* Task directions: Copy out the rows from the line holding "When reviewing the" through the line holding "3645 millimetres", inclusive, keeping every character unchanged.

──────── Supplied records ────────

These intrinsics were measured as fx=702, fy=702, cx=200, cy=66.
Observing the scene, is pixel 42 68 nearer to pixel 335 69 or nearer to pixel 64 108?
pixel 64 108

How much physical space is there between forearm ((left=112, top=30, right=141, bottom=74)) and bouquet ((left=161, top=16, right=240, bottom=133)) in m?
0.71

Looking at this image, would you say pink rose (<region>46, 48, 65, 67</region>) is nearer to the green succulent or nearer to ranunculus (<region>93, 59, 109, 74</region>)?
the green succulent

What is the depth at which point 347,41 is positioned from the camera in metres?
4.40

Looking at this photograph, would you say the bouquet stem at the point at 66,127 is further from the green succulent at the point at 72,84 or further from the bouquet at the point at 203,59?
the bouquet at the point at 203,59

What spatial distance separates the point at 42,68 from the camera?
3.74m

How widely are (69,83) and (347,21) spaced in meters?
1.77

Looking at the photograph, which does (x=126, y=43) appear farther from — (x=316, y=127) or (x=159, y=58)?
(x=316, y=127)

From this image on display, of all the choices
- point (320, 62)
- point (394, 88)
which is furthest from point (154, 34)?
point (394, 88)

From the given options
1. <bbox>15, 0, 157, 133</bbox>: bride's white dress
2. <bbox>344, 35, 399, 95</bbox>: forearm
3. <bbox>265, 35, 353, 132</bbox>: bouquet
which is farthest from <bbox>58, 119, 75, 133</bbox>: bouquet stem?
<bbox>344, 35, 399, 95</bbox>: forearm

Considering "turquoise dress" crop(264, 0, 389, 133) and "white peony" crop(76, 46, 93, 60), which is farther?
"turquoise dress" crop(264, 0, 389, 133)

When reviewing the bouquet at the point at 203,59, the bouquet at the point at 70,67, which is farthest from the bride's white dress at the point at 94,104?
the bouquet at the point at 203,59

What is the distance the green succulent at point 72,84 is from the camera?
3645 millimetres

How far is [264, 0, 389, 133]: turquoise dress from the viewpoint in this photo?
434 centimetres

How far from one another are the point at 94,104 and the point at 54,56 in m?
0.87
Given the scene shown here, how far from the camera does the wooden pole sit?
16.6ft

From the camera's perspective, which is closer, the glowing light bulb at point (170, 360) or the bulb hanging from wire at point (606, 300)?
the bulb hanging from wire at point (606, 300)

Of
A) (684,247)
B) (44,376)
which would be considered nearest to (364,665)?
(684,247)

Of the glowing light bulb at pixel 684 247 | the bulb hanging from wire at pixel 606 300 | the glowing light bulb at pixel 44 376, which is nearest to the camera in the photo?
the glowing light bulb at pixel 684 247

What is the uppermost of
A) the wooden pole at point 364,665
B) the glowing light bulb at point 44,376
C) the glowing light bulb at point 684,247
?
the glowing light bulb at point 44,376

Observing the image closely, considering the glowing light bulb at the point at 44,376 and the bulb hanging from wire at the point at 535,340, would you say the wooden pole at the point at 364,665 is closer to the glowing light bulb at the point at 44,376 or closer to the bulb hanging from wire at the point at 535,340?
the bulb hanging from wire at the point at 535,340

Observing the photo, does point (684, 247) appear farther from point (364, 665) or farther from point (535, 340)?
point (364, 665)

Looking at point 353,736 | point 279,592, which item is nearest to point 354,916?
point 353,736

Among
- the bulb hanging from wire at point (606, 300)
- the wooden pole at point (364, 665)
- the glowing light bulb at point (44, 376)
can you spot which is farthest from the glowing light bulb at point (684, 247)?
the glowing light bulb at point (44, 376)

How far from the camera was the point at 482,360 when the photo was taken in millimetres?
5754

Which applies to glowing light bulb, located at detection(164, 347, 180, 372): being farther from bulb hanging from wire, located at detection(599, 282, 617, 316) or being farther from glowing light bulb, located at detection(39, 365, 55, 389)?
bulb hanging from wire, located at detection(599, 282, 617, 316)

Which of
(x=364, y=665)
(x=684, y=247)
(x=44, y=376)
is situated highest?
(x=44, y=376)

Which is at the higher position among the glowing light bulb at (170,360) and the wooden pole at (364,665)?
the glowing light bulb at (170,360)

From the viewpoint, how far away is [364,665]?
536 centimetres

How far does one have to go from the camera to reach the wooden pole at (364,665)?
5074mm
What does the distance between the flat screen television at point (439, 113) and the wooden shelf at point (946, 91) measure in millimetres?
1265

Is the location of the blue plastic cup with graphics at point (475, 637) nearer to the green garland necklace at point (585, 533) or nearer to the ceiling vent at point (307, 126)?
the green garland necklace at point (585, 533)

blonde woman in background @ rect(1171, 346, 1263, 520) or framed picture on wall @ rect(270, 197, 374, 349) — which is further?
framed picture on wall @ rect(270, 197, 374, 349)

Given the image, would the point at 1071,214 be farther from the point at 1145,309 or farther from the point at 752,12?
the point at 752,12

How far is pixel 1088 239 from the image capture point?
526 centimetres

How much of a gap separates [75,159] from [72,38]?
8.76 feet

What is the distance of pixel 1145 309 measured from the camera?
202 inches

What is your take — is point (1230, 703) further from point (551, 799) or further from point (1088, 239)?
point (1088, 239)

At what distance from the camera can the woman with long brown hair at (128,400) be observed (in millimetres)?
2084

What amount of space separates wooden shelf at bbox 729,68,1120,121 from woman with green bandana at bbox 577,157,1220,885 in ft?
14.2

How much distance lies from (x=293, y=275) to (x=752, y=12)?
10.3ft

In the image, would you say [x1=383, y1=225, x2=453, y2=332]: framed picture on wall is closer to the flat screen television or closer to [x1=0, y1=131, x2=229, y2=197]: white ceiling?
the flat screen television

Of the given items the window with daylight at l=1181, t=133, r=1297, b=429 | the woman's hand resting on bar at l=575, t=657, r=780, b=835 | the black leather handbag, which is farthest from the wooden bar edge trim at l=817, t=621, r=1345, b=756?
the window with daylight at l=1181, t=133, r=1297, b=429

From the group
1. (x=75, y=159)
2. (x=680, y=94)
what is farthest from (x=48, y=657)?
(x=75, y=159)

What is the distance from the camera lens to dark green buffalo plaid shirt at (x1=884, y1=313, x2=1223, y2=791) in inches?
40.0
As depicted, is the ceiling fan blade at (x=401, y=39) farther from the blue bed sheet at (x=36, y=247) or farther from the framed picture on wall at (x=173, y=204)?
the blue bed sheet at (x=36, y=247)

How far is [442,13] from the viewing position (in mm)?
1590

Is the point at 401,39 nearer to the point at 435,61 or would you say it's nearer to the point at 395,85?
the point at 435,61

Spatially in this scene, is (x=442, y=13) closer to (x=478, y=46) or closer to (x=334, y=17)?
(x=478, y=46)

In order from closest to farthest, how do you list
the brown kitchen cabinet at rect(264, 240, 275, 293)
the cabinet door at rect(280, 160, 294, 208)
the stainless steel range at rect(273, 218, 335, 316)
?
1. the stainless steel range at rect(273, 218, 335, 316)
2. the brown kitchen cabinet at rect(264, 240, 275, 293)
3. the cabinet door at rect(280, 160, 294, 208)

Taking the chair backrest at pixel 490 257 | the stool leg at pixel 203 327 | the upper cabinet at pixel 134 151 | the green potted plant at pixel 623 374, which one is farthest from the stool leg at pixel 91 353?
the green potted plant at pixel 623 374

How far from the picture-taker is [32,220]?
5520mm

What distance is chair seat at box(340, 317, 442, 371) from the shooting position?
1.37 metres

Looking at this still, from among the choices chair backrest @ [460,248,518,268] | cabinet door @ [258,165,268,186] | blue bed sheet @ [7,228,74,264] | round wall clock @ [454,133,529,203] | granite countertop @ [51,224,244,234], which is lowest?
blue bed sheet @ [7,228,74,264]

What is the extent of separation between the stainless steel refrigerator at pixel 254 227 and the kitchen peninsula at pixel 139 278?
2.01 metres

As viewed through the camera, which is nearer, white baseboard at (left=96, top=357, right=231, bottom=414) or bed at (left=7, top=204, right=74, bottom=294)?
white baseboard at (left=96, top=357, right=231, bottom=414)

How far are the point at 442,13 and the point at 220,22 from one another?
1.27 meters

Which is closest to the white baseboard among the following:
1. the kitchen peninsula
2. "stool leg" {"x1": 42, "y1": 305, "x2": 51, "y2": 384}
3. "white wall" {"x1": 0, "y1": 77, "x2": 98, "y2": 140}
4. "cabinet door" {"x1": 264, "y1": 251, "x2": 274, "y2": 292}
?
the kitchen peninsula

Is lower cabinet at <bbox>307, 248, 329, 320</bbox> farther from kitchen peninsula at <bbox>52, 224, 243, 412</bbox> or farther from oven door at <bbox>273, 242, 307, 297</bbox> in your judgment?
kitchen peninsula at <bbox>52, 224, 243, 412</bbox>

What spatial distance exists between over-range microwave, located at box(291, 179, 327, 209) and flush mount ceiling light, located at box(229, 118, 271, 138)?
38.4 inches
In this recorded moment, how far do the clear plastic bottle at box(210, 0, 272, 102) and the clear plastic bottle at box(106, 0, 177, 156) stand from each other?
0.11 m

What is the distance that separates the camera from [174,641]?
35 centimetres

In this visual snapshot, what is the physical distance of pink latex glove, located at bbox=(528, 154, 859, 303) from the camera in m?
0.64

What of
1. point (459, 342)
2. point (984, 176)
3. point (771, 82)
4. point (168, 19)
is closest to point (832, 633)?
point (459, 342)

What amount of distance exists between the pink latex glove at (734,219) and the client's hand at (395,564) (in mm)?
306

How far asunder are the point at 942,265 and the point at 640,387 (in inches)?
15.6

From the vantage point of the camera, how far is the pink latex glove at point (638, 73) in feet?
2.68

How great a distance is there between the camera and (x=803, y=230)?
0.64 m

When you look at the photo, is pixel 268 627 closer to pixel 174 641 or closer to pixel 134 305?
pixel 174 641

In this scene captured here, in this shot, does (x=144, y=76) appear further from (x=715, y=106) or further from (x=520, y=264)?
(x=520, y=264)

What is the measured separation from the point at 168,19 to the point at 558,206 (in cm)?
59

────────

* Answer for this exercise:
When reviewing the bouquet at the point at 203,59, the bouquet at the point at 70,67, which is farthest from the bride's white dress at the point at 94,104?
the bouquet at the point at 203,59

What is the distance the green succulent at point 72,84 is from the camera?
3645 millimetres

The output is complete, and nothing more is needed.